"Sufi Philosophy"
The article entitled "Sufi Philosophy" in the famous 1967 edition of The Encyclopedia of Philosophy has long struck me as something of an enigma. It was authored by a William Gerber who, I suspect, was the author of an ambitious (but long forgotten) work of analytical philosophy entitled The Domain of Reality (1946). Why Gerber was selected by the editor of the Encyclopedia to contribute an article on Sufism is unclear. There are a variety of factual errors in the article that suggest he had no access to texts in Arabic or Persian (and/or little or no facility in either language). He was entirely dependent upon Orientalist scholarship for what information he had about tasawwuf and, even then, appears to have misread some of his sources.

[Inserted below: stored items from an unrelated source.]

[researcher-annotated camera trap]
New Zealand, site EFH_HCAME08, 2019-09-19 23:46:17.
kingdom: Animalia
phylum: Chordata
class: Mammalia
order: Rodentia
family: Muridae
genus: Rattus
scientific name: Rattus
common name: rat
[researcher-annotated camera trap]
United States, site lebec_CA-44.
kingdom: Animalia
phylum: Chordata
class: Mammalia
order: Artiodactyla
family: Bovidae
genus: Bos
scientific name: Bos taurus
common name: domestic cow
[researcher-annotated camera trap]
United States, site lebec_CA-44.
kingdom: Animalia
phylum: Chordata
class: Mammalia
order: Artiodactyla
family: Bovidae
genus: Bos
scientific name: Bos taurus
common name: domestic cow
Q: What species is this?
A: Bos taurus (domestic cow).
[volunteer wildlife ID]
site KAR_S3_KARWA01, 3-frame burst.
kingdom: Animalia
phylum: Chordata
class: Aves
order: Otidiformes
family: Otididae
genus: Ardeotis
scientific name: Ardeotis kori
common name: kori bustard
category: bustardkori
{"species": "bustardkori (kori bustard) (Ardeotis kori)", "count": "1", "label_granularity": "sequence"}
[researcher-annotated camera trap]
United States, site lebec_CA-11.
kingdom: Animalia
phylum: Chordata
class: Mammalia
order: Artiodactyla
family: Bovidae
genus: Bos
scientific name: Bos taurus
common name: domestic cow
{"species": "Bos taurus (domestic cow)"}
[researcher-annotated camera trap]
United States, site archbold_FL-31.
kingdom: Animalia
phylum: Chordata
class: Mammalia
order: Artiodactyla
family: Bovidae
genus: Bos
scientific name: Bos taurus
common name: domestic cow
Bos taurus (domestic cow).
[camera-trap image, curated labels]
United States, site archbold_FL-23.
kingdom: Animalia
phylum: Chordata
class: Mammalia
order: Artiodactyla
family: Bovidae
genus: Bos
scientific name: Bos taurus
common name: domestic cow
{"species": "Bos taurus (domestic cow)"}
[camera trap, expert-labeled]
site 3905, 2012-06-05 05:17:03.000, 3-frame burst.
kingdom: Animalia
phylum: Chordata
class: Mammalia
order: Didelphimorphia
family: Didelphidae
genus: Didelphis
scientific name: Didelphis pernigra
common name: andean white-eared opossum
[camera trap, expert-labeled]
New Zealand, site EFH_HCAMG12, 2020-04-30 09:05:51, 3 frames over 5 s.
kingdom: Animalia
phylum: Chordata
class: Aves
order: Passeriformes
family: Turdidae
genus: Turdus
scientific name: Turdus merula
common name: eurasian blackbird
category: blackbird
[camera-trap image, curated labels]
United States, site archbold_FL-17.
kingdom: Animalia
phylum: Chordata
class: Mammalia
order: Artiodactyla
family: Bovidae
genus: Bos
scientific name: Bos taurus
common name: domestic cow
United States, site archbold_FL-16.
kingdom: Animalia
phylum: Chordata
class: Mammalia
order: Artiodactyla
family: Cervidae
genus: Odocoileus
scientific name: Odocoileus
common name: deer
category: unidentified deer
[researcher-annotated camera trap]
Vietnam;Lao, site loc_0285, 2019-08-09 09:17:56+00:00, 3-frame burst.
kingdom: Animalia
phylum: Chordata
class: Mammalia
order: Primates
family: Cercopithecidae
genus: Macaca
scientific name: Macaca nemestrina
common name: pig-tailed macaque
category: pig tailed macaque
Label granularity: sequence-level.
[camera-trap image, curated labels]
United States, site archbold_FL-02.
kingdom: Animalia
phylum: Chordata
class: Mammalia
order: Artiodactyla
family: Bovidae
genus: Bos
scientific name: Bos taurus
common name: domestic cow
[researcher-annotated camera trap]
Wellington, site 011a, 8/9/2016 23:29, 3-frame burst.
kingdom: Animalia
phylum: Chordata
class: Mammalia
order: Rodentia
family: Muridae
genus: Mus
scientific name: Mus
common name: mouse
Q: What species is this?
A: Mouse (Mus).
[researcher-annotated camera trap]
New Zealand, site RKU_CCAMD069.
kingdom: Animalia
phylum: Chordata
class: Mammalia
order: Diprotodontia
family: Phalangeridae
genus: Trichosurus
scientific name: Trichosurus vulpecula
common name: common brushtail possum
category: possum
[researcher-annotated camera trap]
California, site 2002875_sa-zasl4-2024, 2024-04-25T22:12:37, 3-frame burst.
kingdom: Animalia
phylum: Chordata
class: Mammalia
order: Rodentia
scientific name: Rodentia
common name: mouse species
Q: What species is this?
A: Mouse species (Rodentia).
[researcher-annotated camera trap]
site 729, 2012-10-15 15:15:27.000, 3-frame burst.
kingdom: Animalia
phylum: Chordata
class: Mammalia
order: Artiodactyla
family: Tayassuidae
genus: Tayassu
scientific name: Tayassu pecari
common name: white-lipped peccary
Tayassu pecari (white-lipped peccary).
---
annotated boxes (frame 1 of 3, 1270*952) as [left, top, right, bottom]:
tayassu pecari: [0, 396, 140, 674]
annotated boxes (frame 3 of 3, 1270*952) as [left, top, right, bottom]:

Despite these unfortunate failings, the article offers peculiar insights into this complex and important movement within the Islamic tradition. How Gerber arrived at these insights, however, is a mystery.
After a couple of paragraphs in which he attempted (with mixed success) to account for the origin and character of the movement, Gerber stated categorically that
Among the principal teachings of Sufism are the following:
(1) Absolute Being (God) is also Absolute Beauty.
(2) Since beauty tends toward manifestation, Absolute Being developed the phenomenal world.
(3) To win a sense of direct communion with the Absolute Being behind the phenomenal world, one should practice the quietistic virtues (poverty, austerity, humility, fortitude, and discipline), devote oneself to the ways of inwardness (withdrawal, silence, solitariness, and self-examination), and keep in mind a constant awareness of God (with faith, awe, and desire).
(4) It is useful to utter certain slogans...as reminders of the mystic belief and aim and as aids to concentration on the quest for unification.
(5) If one follows these directions with sufficient perseverance, one will advance through the standard mystic stages of concentration, apprehension of the oneness of everything [this claim on Gerber's part is somewhat problematic], sudden and unpredictable illumination, blissful ecstasy, sense of union with the Deity, sense of one's own nothingness, and sense of the nothingness beyond nothingness.
What is immediately striking about this summary of the "principal teachings of Sufism" is Gerber's appreciation of the aestheticism that is almost everywhere implicit throughout the movement, but only occasionally rendered explicit in its classical expressions. Gerber's apprehension of the movement's underlying aestheticism and his decision to place it front and center in his brief summary of tasawwuf's "principal teachings" helps, in my mind, to redeem his article from the many factual inaccuracies that otherwise mar it.
It is sometimes the case that the eyes of the untutored see more clearly than the eyes of experts.